Climbing the hill: What helps you persevere? 22

This week, one of the actions on the Americans of Conscience Checklist is to ask someone you respect how they persevere through difficult times. 

If you want to share their answers—or your own—I invite you to write a comment below.

Here’s my own:

When I walked the Camino de Santiago (500 miles across northern Spain), I developed a love-hate relationship with hills. The unending strain of going up. The bliss of a gorgeous view at the top. The dread of steep, cobbly descents. The delight of a cool, running stream in the valley. And repeat.

One day, I realized that what made hills difficult was what I told myself about hills. Hills are bad, for example. Hills are hard. There shouldn’t be hills at all! Huh! I wonder what would happen if I didn’t harp about how awful they are.

So I tried it. One afternoon, I approached a long, winding hill in the sunshine. Instead of dreading, I just took it a step at a time. As I did, sensations through my five senses became more vivid: I noticed the sound of my breathing, the crunch of gravel underfoot, an unexpected breeze cooling my skin.

Instead of being in my head, I was in the moment. I was at peace with things as they are. It was a revelation.

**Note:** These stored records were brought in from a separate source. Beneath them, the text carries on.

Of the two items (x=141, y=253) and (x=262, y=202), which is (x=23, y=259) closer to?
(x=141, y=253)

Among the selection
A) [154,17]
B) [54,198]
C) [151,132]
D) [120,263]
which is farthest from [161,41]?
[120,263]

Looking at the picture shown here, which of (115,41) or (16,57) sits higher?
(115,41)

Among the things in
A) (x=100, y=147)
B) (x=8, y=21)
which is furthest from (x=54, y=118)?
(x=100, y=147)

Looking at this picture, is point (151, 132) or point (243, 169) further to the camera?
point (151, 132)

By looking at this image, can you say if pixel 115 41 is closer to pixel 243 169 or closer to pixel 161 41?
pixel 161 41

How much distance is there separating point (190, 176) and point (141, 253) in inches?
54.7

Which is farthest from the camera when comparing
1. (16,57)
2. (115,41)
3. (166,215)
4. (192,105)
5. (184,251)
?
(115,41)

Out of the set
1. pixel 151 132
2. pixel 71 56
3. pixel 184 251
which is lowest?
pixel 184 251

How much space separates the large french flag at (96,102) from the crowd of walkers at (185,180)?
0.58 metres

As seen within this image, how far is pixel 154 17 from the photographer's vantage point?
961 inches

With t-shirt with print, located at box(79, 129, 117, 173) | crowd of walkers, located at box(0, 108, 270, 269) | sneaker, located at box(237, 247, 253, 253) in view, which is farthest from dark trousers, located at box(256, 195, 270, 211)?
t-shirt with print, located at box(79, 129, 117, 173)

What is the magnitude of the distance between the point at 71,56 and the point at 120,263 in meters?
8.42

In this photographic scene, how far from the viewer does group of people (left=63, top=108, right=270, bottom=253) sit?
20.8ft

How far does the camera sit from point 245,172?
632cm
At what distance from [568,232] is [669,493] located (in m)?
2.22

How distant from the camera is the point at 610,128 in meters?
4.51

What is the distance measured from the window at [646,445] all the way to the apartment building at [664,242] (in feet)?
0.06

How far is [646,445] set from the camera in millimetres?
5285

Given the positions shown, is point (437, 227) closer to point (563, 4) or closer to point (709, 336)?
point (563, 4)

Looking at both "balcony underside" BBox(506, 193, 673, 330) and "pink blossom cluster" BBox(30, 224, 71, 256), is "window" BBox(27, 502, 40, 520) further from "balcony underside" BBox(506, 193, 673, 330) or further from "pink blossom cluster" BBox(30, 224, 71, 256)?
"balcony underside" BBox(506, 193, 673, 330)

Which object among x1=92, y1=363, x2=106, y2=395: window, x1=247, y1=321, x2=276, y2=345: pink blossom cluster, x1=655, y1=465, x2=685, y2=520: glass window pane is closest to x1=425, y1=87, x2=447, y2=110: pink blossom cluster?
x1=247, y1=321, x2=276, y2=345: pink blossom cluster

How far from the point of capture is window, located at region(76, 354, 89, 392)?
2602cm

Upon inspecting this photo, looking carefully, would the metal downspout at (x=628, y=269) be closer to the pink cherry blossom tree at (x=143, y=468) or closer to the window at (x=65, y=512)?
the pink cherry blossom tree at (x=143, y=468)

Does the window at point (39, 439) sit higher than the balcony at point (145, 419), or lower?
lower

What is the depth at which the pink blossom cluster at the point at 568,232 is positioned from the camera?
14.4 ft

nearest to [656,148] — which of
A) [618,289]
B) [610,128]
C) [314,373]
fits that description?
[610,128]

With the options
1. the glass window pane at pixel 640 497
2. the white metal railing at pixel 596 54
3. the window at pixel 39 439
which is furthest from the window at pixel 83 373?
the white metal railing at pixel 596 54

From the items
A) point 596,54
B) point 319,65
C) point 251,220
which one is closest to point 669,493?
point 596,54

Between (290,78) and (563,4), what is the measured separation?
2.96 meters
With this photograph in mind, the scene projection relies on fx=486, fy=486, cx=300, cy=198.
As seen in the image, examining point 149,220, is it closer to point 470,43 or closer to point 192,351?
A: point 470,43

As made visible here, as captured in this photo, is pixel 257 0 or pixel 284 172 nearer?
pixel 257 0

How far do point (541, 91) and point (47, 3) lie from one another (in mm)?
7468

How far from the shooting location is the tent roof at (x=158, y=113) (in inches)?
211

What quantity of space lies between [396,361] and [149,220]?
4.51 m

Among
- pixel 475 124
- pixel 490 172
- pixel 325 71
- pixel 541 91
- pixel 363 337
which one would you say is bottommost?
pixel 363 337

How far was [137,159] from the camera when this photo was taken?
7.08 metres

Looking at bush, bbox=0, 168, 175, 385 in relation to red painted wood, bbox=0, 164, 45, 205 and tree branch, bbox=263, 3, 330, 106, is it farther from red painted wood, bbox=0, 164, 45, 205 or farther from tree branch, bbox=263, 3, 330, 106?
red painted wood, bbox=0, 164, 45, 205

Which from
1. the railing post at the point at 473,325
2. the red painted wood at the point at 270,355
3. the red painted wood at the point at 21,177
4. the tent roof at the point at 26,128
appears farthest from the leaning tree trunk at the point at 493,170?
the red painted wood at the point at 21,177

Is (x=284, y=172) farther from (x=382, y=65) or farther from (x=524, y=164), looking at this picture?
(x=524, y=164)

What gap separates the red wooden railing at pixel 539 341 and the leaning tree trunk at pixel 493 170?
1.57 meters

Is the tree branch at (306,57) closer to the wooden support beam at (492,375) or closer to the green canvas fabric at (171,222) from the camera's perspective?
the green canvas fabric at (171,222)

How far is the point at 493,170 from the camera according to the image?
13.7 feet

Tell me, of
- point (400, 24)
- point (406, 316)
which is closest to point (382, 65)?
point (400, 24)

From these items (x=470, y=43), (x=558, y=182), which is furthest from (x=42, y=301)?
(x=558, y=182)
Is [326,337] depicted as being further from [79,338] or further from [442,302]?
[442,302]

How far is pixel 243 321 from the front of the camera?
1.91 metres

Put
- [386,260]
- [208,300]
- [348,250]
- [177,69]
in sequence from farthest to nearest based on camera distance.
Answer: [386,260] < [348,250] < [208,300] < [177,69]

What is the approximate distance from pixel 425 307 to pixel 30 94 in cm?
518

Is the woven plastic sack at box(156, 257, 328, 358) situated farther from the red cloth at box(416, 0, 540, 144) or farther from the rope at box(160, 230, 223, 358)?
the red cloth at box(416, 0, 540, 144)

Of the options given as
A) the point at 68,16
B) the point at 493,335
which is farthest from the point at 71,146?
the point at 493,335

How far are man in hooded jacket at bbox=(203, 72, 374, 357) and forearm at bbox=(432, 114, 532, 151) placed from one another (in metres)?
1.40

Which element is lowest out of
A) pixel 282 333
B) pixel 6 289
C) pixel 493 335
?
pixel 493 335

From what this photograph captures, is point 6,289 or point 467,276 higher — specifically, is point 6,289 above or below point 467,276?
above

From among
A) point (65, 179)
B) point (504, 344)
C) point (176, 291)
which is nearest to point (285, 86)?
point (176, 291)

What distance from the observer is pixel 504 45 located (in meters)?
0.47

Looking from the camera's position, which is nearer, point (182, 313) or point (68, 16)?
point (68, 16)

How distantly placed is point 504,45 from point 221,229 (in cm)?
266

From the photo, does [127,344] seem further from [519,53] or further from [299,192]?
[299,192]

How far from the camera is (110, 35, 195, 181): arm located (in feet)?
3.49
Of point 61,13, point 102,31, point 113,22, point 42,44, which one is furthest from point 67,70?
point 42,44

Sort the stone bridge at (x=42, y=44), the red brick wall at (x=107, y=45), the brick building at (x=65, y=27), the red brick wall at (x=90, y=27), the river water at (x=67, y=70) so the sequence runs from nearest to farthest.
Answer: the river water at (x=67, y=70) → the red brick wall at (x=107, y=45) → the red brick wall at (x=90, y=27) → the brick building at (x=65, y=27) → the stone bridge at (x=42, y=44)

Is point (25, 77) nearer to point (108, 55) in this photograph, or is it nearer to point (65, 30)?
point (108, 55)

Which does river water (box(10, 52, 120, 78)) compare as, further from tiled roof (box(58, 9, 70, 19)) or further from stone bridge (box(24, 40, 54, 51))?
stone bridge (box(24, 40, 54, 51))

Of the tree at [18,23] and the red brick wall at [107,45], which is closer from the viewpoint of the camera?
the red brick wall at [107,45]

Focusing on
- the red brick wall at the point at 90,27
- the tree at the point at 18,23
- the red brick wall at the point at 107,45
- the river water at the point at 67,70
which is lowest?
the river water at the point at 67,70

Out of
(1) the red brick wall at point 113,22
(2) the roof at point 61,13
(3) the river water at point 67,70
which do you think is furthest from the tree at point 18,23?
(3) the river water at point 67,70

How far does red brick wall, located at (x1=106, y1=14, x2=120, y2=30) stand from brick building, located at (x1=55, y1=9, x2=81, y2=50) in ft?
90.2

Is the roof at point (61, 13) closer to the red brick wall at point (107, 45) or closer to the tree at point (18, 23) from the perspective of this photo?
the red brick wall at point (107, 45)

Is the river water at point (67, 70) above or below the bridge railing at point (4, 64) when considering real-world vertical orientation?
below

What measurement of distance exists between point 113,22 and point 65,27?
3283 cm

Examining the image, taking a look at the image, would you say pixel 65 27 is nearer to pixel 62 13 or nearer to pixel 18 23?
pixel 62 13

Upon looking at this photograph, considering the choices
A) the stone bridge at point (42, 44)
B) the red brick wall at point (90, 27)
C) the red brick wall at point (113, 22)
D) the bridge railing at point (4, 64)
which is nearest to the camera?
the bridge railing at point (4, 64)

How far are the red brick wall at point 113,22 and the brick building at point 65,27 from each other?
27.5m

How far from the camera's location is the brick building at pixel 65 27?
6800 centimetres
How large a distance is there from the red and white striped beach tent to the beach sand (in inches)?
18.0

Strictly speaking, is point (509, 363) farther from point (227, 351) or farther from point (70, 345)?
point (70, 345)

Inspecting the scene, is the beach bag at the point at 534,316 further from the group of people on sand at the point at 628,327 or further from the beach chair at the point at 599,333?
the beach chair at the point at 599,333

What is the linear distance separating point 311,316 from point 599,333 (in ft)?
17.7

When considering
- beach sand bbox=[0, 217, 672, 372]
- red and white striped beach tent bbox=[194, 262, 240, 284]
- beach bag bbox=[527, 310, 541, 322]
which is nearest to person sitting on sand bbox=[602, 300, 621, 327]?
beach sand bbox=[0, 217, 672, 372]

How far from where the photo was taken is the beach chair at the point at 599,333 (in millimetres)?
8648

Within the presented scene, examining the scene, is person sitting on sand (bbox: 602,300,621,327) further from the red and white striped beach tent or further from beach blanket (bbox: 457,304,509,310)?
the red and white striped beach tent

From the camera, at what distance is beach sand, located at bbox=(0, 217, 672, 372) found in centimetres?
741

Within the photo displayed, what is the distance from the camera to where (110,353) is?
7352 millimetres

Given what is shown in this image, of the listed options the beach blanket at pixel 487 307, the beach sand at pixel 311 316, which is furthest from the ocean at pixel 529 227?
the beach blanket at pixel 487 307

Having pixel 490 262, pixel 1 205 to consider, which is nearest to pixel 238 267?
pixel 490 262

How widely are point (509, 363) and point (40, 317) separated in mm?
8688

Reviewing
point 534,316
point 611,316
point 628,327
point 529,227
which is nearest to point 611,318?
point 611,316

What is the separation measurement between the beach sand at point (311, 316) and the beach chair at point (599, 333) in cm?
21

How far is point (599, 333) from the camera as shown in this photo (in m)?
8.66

Today, when the news feels overwhelming–like a huge hill I don’t want to climb–I look around and the good deeds happening around us become more apparent. I notice inspiring people taking risks. I focus on just the next step instead of trying to climb the whole hill at once.

What helps you persevere?

22 thoughts on “Climbing the hill: What helps you persevere?

  • Sandy

    Jen, you help me persevere! Know you’re not looking for praise, but before your emails, I would read the first news and turn it off. Now, through your encouragement, I take small steps. Your emails encourage me to believe that no matter what….and that could be a big awful what… the spirit you encourage will be there. And this is what I can do to keep big, awful whats from happening.

  • Peggy Lubozynski

    John Oliver, Sam B., Seth Meyer’s “A Closer Look”. All are fact-filled and amusing. They help to put the intentional cruelty by this administration into perspective and give me hope that there are good, informed, and active people out there still. Also, helping with voter registration and sending Jen’s thank you post cards, lift my spirits.

  • Vicci Johnson

    I am a retired teacher. I am grateful for the persistence and activism of the Florida high school students.
    As the students continue to respond to the shootings, I want to assure them of the millions of baby boomers (grandparents) who support their efforts. These students are not the children of the boomers, but the grandchildren of the boomers.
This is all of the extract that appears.